La grande depressione indusse gli economisti a rivedere anche i principi che stavano alla
base dell’economia. In questo senso, fu esemplare il contributo dell’economista inglese
Keynes, che nel 1936 pubblicò la TEORIA GENERALE DELL’OCCUPAZIONE,
DELL’INTERESSE E DELLA MONETA, opera che rivoluzionò le basi della
macroeconomia.
Secondo la teoria economica classica, nel mercato vi era una spontanea propensione
all’equilibrio tra domanda e offerta e quindi la disoccupazione era un fenomeno temporaneo.

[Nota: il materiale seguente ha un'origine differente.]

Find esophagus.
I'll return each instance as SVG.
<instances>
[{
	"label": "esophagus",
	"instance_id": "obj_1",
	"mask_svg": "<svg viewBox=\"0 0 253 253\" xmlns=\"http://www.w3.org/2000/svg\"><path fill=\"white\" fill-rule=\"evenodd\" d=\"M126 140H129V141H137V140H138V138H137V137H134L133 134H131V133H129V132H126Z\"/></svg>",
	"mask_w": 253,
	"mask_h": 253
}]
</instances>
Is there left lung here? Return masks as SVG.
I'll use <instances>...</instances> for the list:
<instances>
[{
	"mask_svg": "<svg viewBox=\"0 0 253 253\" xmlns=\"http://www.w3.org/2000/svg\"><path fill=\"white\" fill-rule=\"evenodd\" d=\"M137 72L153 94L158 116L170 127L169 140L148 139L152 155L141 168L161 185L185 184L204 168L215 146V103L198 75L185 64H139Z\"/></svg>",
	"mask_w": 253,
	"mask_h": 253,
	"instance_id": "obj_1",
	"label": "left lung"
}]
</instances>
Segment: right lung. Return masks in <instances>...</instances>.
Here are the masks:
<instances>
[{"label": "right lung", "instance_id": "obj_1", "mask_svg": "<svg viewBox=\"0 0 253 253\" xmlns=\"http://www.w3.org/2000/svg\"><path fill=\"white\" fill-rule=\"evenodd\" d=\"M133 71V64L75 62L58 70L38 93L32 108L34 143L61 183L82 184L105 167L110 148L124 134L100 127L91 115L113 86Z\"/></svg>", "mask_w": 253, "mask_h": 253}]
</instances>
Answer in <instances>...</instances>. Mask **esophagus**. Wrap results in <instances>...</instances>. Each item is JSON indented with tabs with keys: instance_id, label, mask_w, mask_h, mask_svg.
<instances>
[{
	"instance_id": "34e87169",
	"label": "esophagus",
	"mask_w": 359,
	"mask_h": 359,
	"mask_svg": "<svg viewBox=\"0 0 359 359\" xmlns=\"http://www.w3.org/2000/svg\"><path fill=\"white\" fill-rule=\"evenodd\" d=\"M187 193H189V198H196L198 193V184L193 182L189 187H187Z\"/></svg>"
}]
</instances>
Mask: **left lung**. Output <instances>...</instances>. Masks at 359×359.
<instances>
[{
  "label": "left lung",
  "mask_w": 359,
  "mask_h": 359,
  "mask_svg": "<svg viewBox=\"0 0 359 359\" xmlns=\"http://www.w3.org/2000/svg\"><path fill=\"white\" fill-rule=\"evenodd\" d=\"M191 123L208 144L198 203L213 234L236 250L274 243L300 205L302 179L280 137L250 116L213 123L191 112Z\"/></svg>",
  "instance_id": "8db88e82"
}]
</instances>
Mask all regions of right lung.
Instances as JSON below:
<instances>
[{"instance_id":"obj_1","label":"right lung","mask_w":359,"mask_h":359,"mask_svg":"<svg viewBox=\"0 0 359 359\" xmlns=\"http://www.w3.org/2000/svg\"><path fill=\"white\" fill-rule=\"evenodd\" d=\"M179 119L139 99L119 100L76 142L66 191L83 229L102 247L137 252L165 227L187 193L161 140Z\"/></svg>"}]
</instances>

Per Keynes, invece, il mercato non poteva essere lasciato a se stesso, dal momento che
non vi era questa autoregolazione. La chiave per risolvere questo problema, era
concentrare l’attenzione sulla relazione tra consumo, livello della produzione e
assorbimento della disoccupazione. LO stato poteva intervenire su uno di questi 3
aspetti per poi influenzare anche gli altri due.
Inoltre, era lecito che i governi perseguissero una politica di deficit di bilancio e
aumentassero quantità di moneta in circolazione. Anche se in un primo tempo si assitette ad
un aumento dell’inflazione, queste misure furono indispensabili per rivitalizzare l’economia.

Le teorie di keynes erano in contrasto con la dottrina liberista, ma furono ben presto adottate
da quasi tutti i governi, come quello USA, per risollevare il paese dalla crisi. Inoltre, la
politica adottata da roosvelt avrebbe anche salvaguardato le fondamenta della democrazia:
sotto i colpi della crisi, il popolo americano era sempre più sfiducioso nei confronti delle
istituzioni, e questo fu alimentato anche dai neonati movimenti fascisti e comunisti. Le deboli
istituzioni democratiche, in alcuni paesi come italia e germania, cedettero e al loro posto si
instaurarono regimi politici autoritari e totalitari. Questi ultimi, secondo l’opinione pubblica,
erano l’unica soluzione per fronteggiare la devastante crisi degli anni 30.